Als Hugo Marques Mitte der Nullerjahre zum ersten Mal in der Schweiz Geld abhob, staunte er. War das wirklich alles, was man hier an einem Bancomaten tun konnte: Geld abheben? Bestenfalls noch Geld einzahlen oder den aktuellen Kontostand abrufen? War er, der Portugiese, denn nicht im Land der Finanzdienstleister gelandet?
Portugal gehört zu den einkommensschwächeren Staaten in Europa – doch mit seinem Geldautomatenverbund Multibanco schuf das kleine Land bereits in den 1990er-Jahren eines der modernsten und effizientesten Zahlungssysteme weltweit.
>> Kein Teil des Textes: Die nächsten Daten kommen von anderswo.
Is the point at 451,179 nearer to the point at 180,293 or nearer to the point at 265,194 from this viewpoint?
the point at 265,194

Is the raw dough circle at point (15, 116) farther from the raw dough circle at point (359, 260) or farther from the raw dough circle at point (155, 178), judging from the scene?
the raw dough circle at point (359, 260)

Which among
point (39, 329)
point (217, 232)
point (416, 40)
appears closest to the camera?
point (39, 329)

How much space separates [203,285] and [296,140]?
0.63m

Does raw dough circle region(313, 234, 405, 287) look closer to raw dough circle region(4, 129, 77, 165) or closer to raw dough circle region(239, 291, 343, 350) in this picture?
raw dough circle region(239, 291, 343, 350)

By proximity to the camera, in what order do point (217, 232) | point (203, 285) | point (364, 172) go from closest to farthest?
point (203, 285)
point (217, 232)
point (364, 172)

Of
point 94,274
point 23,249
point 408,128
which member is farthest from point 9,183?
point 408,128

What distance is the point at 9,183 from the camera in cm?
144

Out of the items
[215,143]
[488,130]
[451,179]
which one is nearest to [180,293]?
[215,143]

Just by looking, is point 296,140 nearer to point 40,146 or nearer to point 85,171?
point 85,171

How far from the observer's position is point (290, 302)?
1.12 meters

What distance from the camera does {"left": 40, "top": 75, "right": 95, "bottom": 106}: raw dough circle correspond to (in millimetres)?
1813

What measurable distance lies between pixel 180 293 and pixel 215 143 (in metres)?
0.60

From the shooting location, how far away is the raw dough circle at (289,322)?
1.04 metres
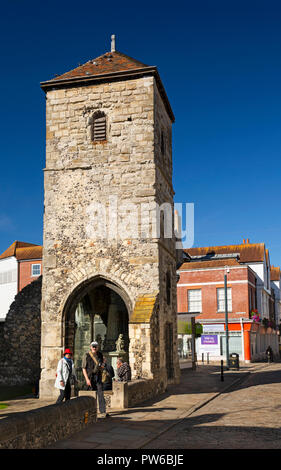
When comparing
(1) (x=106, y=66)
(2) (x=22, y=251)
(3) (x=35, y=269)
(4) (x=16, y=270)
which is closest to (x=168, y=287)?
(1) (x=106, y=66)

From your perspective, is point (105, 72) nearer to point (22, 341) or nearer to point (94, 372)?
point (94, 372)

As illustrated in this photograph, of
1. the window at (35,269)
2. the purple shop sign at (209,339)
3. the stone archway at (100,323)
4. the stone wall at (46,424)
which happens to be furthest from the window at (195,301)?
the stone wall at (46,424)

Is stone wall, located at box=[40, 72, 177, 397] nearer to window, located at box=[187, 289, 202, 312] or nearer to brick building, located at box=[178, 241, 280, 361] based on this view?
brick building, located at box=[178, 241, 280, 361]

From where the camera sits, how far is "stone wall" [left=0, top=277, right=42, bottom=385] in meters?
18.4

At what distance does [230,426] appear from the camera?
934 cm

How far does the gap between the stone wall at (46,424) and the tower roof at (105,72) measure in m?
10.9

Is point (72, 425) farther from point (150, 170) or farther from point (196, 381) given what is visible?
point (196, 381)

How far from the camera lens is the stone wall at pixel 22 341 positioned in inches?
723

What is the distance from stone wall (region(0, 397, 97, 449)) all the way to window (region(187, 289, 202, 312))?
84.9ft

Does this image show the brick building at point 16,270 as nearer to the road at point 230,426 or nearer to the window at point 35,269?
the window at point 35,269

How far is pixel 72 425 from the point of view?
8.44m

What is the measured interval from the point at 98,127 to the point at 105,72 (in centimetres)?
191
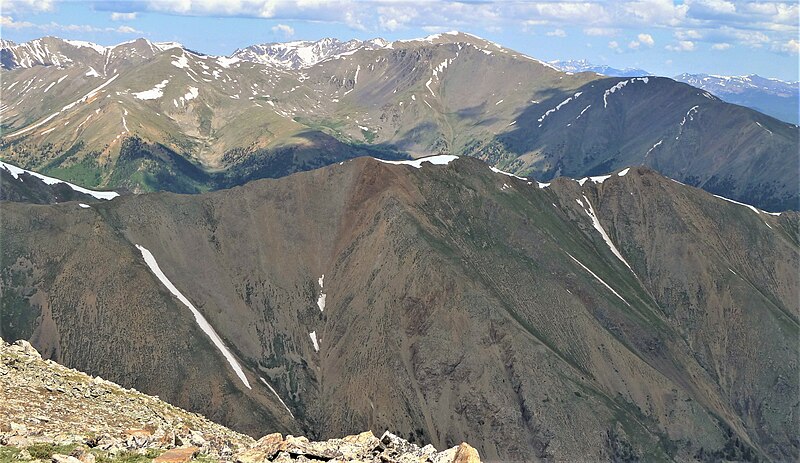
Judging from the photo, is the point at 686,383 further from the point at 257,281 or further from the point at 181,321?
the point at 181,321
Die portugiesischen Bancomaten warten mit einem Dienstleistungsangebot auf, das seinesgleichen sucht: Man kann seine Steuern bezahlen oder für Studiengebühren aufkommen, das Prepaidhandy aufladen, Jagdlizenzen erwerben oder allfällige Gerichtskosten begleichen, Konzerttickets buchen, Bahnbillette besorgen, für wohltätige Zwecke spenden.
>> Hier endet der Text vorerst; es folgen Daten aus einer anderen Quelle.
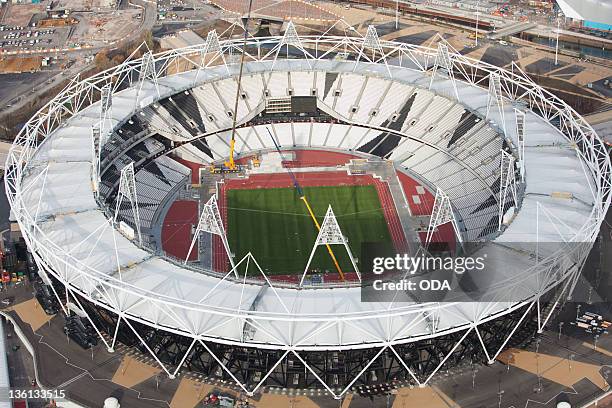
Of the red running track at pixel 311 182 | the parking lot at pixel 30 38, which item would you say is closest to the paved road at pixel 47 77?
the parking lot at pixel 30 38

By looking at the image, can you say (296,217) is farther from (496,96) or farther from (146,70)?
(146,70)

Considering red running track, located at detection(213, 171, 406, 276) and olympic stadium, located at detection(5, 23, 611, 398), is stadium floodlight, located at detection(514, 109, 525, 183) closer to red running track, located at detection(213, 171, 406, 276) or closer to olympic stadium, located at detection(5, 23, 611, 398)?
olympic stadium, located at detection(5, 23, 611, 398)

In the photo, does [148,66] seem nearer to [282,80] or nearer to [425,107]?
[282,80]

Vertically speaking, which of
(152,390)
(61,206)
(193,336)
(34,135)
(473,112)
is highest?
(473,112)

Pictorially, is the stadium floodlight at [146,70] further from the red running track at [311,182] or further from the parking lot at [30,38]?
the parking lot at [30,38]

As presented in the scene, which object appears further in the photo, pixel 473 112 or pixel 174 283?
pixel 473 112

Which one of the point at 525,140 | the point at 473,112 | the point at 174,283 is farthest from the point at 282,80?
the point at 174,283

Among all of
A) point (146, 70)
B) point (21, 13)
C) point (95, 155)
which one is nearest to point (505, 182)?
point (95, 155)
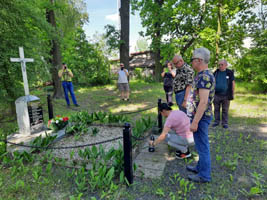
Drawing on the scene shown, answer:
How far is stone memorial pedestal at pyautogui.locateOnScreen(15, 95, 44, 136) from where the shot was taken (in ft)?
14.2

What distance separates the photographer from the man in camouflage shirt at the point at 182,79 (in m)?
3.74

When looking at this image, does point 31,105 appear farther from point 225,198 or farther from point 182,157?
point 225,198

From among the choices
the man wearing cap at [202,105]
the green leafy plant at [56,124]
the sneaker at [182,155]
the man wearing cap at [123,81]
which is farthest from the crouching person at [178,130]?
the man wearing cap at [123,81]

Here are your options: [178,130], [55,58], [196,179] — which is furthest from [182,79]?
[55,58]

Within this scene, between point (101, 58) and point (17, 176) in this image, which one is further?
point (101, 58)

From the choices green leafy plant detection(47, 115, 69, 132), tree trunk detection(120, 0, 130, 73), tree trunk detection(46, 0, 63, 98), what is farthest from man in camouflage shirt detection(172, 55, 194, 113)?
tree trunk detection(46, 0, 63, 98)

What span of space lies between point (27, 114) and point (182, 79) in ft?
13.0

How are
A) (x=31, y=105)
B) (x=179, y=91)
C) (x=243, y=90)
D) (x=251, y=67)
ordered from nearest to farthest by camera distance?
(x=179, y=91) → (x=31, y=105) → (x=251, y=67) → (x=243, y=90)

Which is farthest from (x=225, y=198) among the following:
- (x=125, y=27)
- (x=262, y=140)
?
(x=125, y=27)

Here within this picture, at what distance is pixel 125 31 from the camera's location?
35.7 feet

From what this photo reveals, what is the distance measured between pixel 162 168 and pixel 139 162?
46 cm

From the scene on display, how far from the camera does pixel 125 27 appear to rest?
10844 millimetres

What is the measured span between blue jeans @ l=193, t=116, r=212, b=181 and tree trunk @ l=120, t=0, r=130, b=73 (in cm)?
873

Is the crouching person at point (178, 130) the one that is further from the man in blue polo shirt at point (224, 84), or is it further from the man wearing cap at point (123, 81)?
the man wearing cap at point (123, 81)
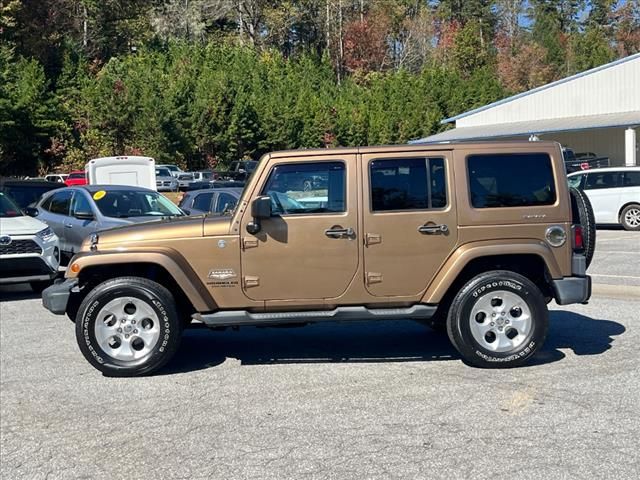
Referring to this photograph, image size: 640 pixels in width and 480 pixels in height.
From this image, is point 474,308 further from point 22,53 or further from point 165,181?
point 22,53

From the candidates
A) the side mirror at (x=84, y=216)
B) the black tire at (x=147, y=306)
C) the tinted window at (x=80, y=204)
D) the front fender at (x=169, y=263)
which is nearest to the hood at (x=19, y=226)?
the side mirror at (x=84, y=216)

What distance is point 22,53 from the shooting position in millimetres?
58781

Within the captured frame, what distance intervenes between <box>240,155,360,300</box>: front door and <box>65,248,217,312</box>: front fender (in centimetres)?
39

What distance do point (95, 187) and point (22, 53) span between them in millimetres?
51225

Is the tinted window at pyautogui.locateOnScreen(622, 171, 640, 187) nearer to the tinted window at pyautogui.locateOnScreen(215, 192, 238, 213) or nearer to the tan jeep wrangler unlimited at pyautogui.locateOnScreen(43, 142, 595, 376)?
the tinted window at pyautogui.locateOnScreen(215, 192, 238, 213)

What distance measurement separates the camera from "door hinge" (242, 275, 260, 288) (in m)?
6.43

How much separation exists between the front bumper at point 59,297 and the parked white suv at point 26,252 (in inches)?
180

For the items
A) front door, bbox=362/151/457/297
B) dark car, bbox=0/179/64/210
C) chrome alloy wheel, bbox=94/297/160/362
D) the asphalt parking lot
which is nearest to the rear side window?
front door, bbox=362/151/457/297

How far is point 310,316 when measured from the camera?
21.2 ft

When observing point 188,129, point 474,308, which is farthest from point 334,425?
point 188,129

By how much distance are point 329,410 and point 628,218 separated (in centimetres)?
1590

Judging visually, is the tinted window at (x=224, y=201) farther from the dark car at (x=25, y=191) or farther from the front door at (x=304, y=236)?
the front door at (x=304, y=236)

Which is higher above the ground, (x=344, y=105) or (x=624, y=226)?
(x=344, y=105)

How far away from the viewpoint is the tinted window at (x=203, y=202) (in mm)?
14852
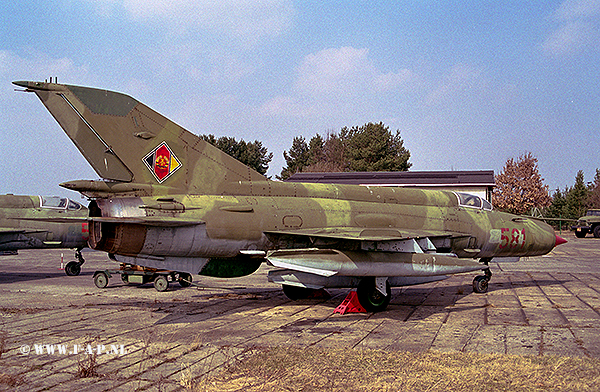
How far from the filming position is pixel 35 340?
27.2 ft

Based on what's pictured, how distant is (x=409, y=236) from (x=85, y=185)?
6.73 m

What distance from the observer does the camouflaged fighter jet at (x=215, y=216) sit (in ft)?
31.3

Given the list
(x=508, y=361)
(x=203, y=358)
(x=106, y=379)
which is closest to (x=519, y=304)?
(x=508, y=361)

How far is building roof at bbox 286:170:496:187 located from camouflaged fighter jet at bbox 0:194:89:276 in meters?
27.2

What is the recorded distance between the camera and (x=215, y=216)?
1011 centimetres

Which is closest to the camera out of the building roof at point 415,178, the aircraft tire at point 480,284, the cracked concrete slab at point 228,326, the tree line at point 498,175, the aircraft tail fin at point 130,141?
the cracked concrete slab at point 228,326

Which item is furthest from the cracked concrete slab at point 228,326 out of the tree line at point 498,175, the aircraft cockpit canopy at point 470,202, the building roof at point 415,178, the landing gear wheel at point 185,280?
the tree line at point 498,175

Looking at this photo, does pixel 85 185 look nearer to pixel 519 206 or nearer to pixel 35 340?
pixel 35 340

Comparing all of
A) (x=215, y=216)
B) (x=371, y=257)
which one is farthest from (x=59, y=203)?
(x=371, y=257)

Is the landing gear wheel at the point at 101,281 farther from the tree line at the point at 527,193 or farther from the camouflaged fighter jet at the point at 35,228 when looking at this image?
the tree line at the point at 527,193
Hugo Marques ist mein Ehemann. Und so war umgekehrt ich erstaunt, als wir im Jahr 2014 von Zürich nach Lissabon zogen: Ich wunderte mich, wie problemlos man dort selbst kleinste Beträge mit der Debitkarte begleichen konnte. Und wie viele Bancomaten es in diesem Land gab. Tatsächlich weist Portugal bis heute eine der höchsten Konzentrationen von Bancomaten in Europa auf – mit über 1300 Geldautomaten pro einer Million Einwohnerinnen und Einwohnern. In der Schweiz sind Geldausgabegeräte deutlich dünner gesät: Auf eine Million Einwohner kommen knapp 800.
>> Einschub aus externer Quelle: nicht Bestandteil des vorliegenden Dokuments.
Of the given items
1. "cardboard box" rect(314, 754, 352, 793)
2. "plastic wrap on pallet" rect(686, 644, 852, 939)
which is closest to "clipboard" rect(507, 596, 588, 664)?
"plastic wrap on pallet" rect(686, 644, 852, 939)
Den Grundstein für das bankenübergreifende Netzwerk und das einheitliche Debitkartensystem in Portugal hatte in den 1980er-Jahren die aus einer Partnerschaft von Banken und Universitäten entstandene Sociedade Interbáncaria de Serviços gelegt – die heutige Aktiengesellschaft Sibs. Warum hat die Schweiz dieses Bezahlsystem nicht übernommen? Der Ökonom Tobias Trütsch vom Center for Financial Services Innovation an der Universität St. Gallen hat eine Antwort: «In den 1990er-Jahren gab es in der Schweiz viel mehr Banken als in Portugal.» Der Koordinations- und Investitionsaufwand für eine gemeinsame Lösung wäre daher ungleich grösser gewesen.
Laut Jorge Paulo, Leiter Produktmanagement bei der Sibs, hat die Beliebtheit von Geldautomaten in Portugal kaum nachgelassen, obwohl sich in den vergangenen Jahren auch dort Zahlungsmöglichkeiten wie E-Banking oder Mobile Payment verbreiteten. Gerade das Begleichen der Strom- oder Gasrechnung, das Aufladen von Guthaben für das Mobiltelefon und Zahlungen an den Staat oder die Sozialversicherung würden weiterhin oft am Bancomaten erledigt.
«Das hat viel mit dem Vertrauen der Bevölkerung in die Dienstleistungen von Multibanco und mit der Gewohnheit zu tun», meint Jorge Paulo. Vertrauen und Gewohnheit dürften auch der Grund dafür sein, dass mein Mann bis heute oft nochmals kurz das Haus verlässt, wenn ihm einfällt, dass die Zahlungsfrist für eine Rechnung abläuft – während ich in einer solchen Situation auf dem Sofa gemütlich den Laptop aufklappe.